The distinction between the two halves of the notation is a bit fuzzy. So we could also define our set A like this:

\(A = \{(x,y) \ \mid \ x \in \mathbb{R}, y \in \mathbb{R}, \text{ and } x = y^2\}\)

Also notice that a colon (:) is sometimes used as the separator. This is particularly likely when the vertical bar is being used for something other purpose. For example, this set B contains pairs of integers where the first integer divides the second one (e.g. (3,6)).

\( B = \{(p,q) \in \mathbb{Z}^2 \ : \ p | q \}\)

Figure out the sets from section 5.10

Let's consider the following two sets. I claim that \(A \subseteq B \).

\(A = \{\lambda(2,3) + (1 - \lambda)(7,4) \ \mid\ \lambda \in [0,1] \}\)

\(B = \{(x,y) \ \mid \ x,y \in \mathbb{R}, x \ge 0, \text{ and } y \ge 0 \}\)
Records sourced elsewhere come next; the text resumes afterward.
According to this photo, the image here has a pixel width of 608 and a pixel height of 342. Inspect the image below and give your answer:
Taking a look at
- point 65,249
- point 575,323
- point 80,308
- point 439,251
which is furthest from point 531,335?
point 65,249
Gulp. What's in these sets anyhow? Probably useful to figure that out, so that we can feel confident that my claim is correct, before trying to prove it.
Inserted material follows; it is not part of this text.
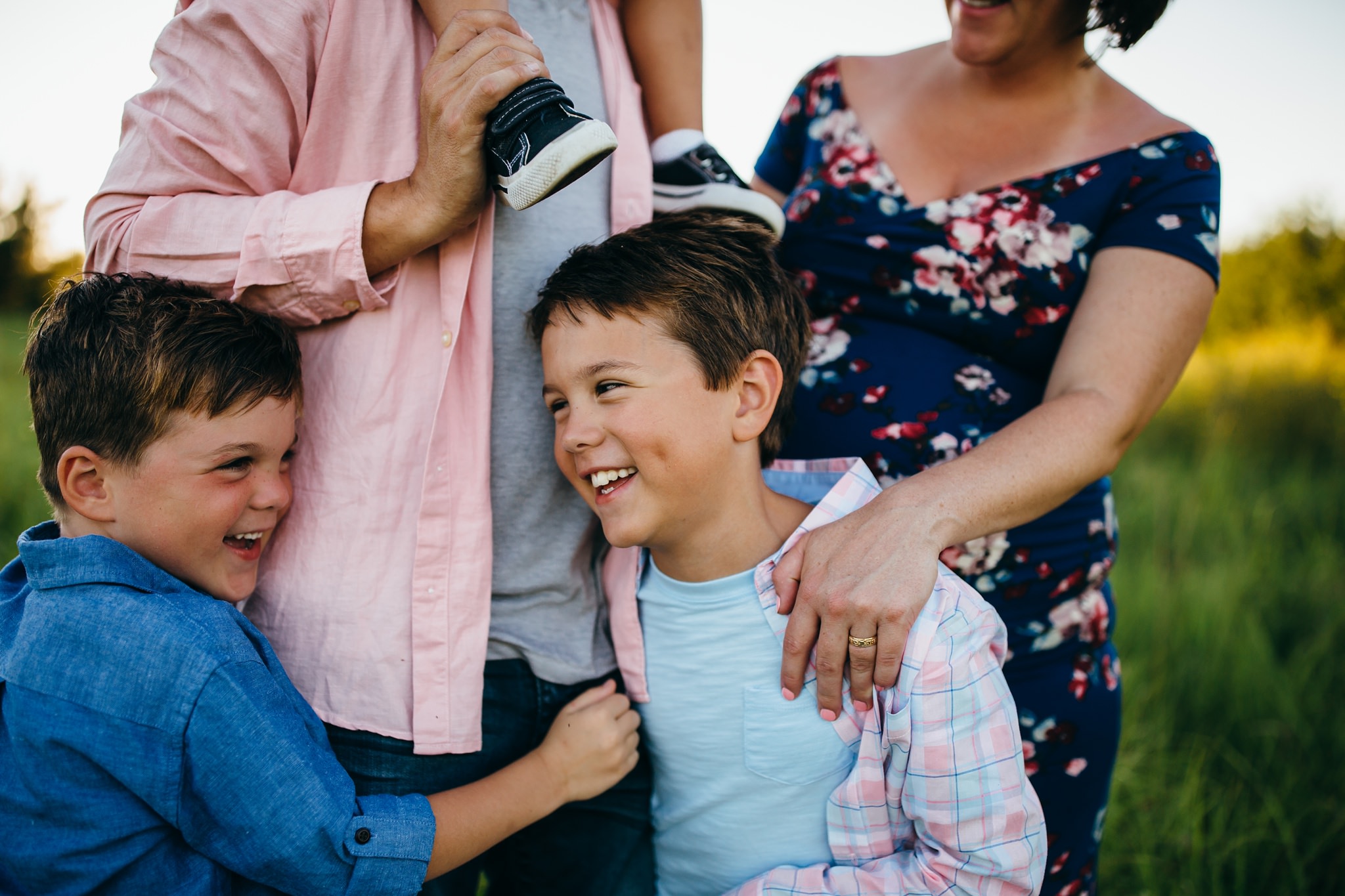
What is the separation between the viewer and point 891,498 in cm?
142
The set B is the upper right quadrant.

A contains all the things you get when you put values for lambda into this expression: \(\lambda(2,3) + (1 - \lambda)(7,4) \). Be quiet if you recognize what this is, so the rest of us can figure it out.

Remember that [0,1] is the interval of the real line between 0 and 1, including both endpoints. So \(\lambda\) is a real number. That means that \(\lambda(2,3)\) is a real number multiplied by a vector, i.e. equal to \((2\lambda,3\lambda)\).

Suppose we set \(\lambda = 1/2\). Then \(\lambda(2,3) + (1 - \lambda)(7,4) = 1/2(2,3) + 1/2(7,4) = (1, 1.5) + (3.5, 2) = (4.5,3.5) \)

We can make a table of what this expression produces for various values of \(\lambda\). Notice that the set definition says that \(\lambda\) must live in the range [0,1].

\(\lambda\) \(1-\lambda\) \(\lambda(2,3) + (1 - \lambda)(7,4) \)
0 1 (7,4)
1/3 2/3 (5.33, 3.67)
1/2 1/2 (4.5, 3.5)
2/3 1/3 (3.67, 3.33)
1 0 (2,3)

And then sketch these on a handy scrap of paper.

Aha, if we filled in a few more dots, this looks like it might be a line segment. And the line segment looks like it lives in the upper right quadrant. Strictly speaking, our proof of the claim (next video) won't need this geometric description. But it helps make the claim seem sensible rather than just some game with equations.